### PASSAGE SHOWN

Several years ago, I published an article in the Indiana Law Journal called “Taking Politics Religiously: How Free Exercise and Establishment Clause Cases Illuminate the Law of Democracy.” It is an example of what I mean by building constitutional bridges: I used themes developed in the religion clause cases – like the “radical” idea that “[f]ree people are entitled to free and diverse thoughts, which government ought neither to constrain nor to direct,” that the Constitution should combat the creation of an outsider class and that it should prevent capture and exploitation of the machinery of government – to suggest how we ought to think about political party regulation, redistricting and campaign finance.
Now, I want to begin a conversation about two areas of law that might seem rather disconnected from one another: voting rights and reproductive justice. I often joke about that connection: politics, like reproduction, combines lofty goals, deep passions about identity and instincts for self-preservation, increasing reliance on technology and often a need – as the Supreme Court put it in a redistricting case – to “pull” and “haul” rather indelicately at the very end. And of course, it often involves somebody getting screwed.
But it a more serious way, aspects of these two areas of law have followed a parallel doctrinal arc: one that may open us up to new ways of thinking about the Constitution and justice. Here, I want to focus on what have come to be called “first generation” voting rights issues – claims about the ability to register, to vote and to have a ballot counted (as opposed to the second-generation issues involved in redistricting) – and abortion rights.

######
### COLLECTED DATA

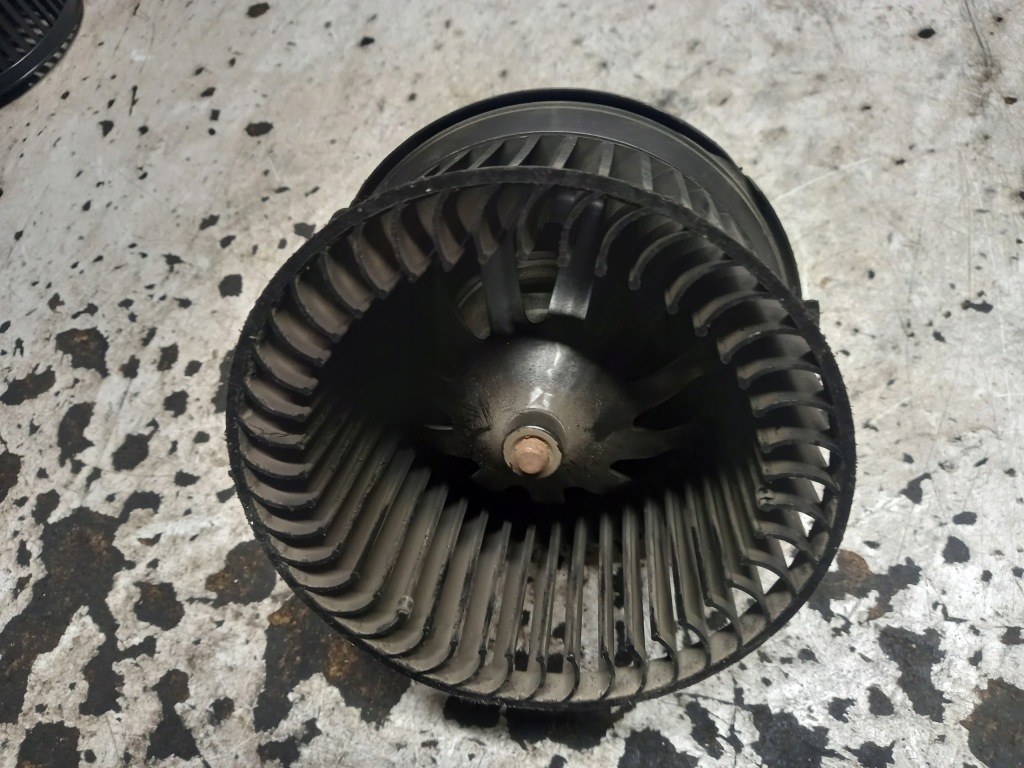 фото №3, Воздуходувка вентилятор peugeot 206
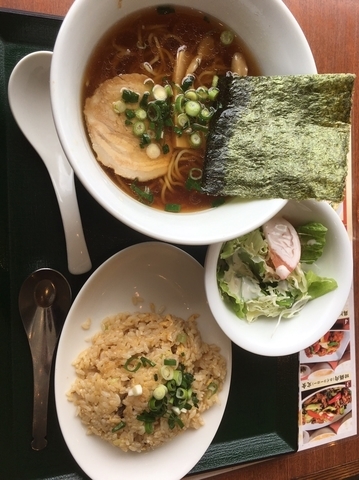 「醤油ラーメンと半チャーハンのセット880円」@中華レストランChina Fan 草加店の写真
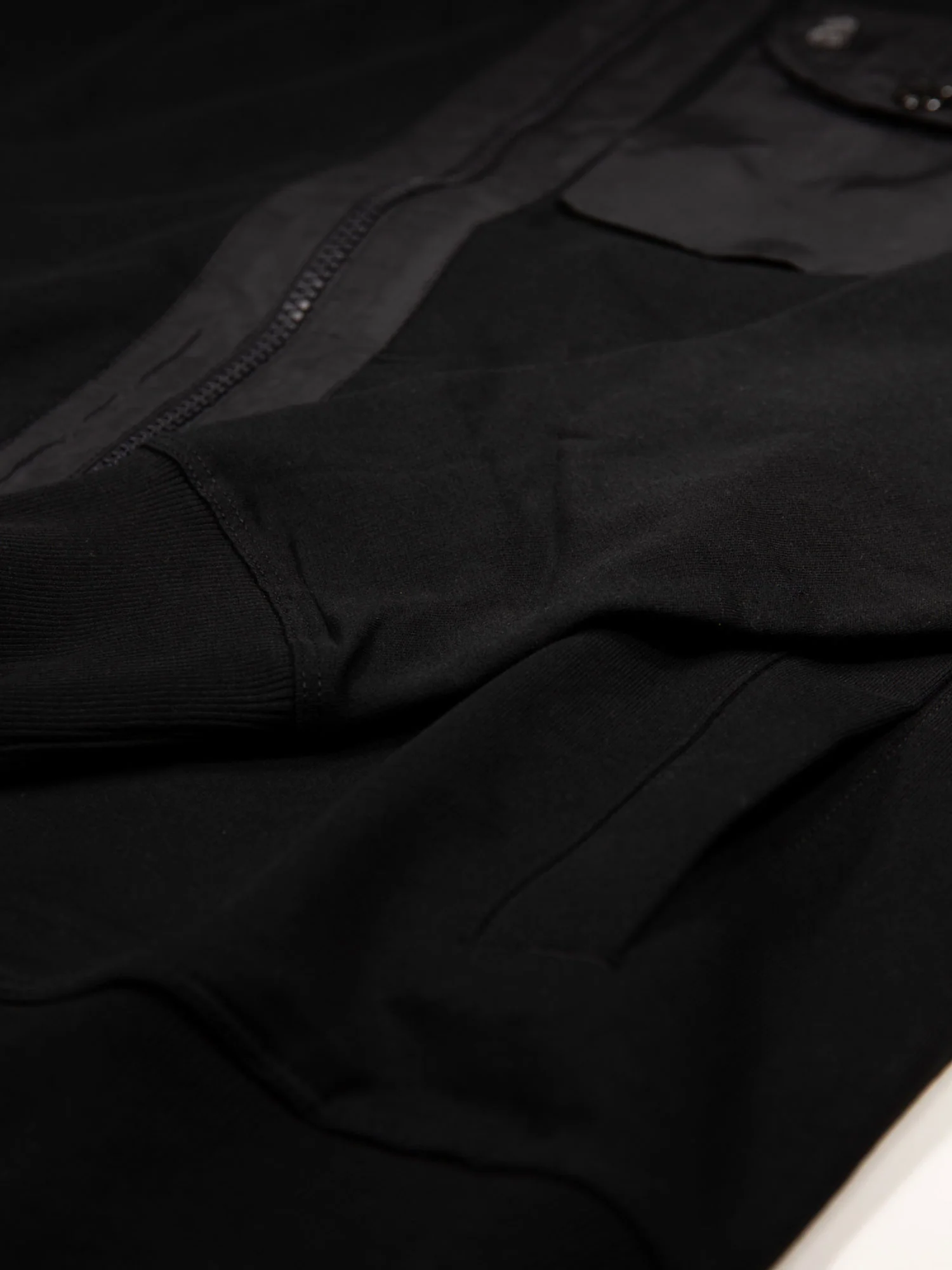 Sutton Contrast Pocket Funnel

######

## SET OF TASKS
1: In the essay excerpt, write out the text again beginning at the words "But it a more" and stopping after "and abortion rights.", substituting "reproductive rights" for "abortion rights".
2: According to the essay excerpt, which journal published the article "Taking Politics Religiously"?
3: Using the essay excerpt, explain why the earlier article counts as an example of building constitutional bridges.

## RESPONSE LIST
1:
But it a more serious way, aspects of these two areas of law have followed a parallel doctrinal arc: one that may open us up to new ways of thinking about the Constitution and justice. Here, I want to focus on what have come to be called “first generation” voting rights issues – claims about the ability to register, to vote and to have a ballot counted (as opposed to the second-generation issues involved in redistricting) – and reproductive rights.

2: The Indiana Law Journal.

3: The article took themes developed in the religion clause cases and used them to suggest how to think about political party regulation, redistricting and campaign finance. Those themes were the right to free and diverse thoughts, combating an outsider class, and preventing capture of government machinery.